Characterization of active ion transport across primary rabbit corneal epithelial cell layers (RCrECL) cultured at an air-interface

Abstract

Previously, we reported the development of a primary culture model of tight rabbit corneal epithelial cell layers (RCrECL) characterizing bioelectric parameters, morphology, cytokeratin, and passive permeability. In the present study, we specifically evaluated the active ion transport processes of RCrECL cultured from either pigmented or albino rabbits. Primary cultured RCrECL were grown at an air-interface on Clear–Snapwells™ precoated with collagen/fibronectin/laminin and mounted in a modified Ussing-type chamber for the evaluation of their active ion transport processes under short-circuited conditions. Contribution of active Na + and Cl − transport to overall short-circuit current ( I sc) was evaluated by removing Na + and Cl −, respectively, from bathing fluids of RCrECL and measurements of net fluxes of Na + and Cl − using 22Na and 36Cl, respectively. Amiloride and benzamil were used to determine the role of apical Na +-channel activities to net Na + fluxes.
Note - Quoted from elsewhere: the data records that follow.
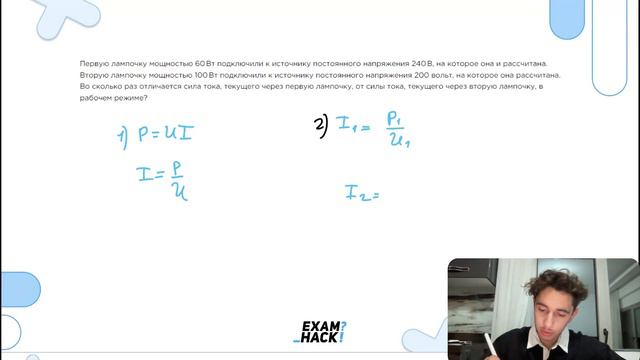Первую лампочку мощностью 60 Вт подключили к источнику постоянного напряжения 240 В, на - №24739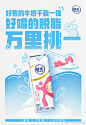 @舒化无乳糖研究所 的个人主页 - 微博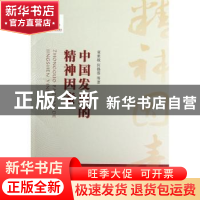 正版 中国发展的精神因素 童世骏,何锡蓉等著 上海人民出版社 97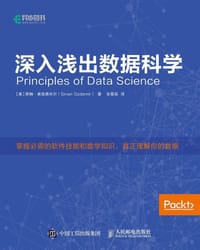 深入浅出数据科学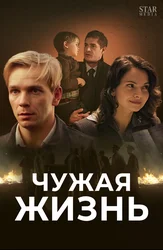 Чужая жизнь
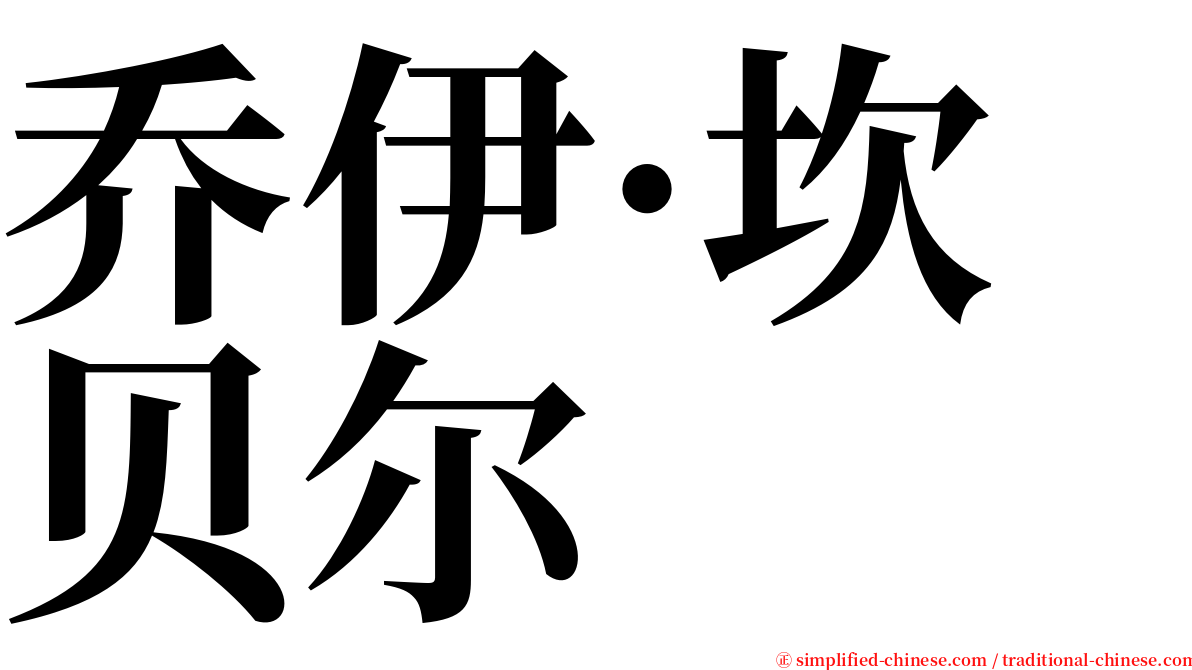 乔伊·坎贝尔 serif font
N-phenylanthranilic acid (NPAA), ouabain, BaCl 2 and bumetanide were used to determine the role of basolateral Na,K-ATPase, apical Cl −-channel, and basolateral K +-channel and Na +(K +)2Cl −-cotransporter activities, respectively, in active ion transport across RCrECL. I sc of RCrECL derived from pigmented rabbits was comprised of 64±2% and 44±5% for active Na + and Cl − transport, respectively, consistent with net Na + absorption and Cl − secretion of 0.062±0.006 and 0.046±0.008 μEq/cm 2/hr estimated from radionuclide fluxes. Apical amiloride and benzamil inhibited I sc by up to ∼50% with an IC 50 of 1 and 0.1 μ m, respectively, consistent with participation of apical epithelial Na +-channels to net Na + absorption across RCrECL cultured from pigmented rabbits. Addition of ouabain to the basolateral, NPAA to the apical, BaCl 2 to the basolateral and bumetanide to basolateral fluid decreased I sc by 86±1.5%, 53±3%, 18±1.8% and 13±1.9% in RCrECL cultured from pigmented rabbits, while 85±0.7%, 36±1.6%, 38±1.8% and 15±3.5% decrea ses are observed for RCrECL from albino rabbits, respectively. Air-interface cultured RCrECL from either pigmented or albino rabbits exhibited active ion transport properties similar to those present in excised tissues. This primary culture system may be a reliable in-vitro model for mechanistic characterization of corneal epithelial function and regulation of transport properties.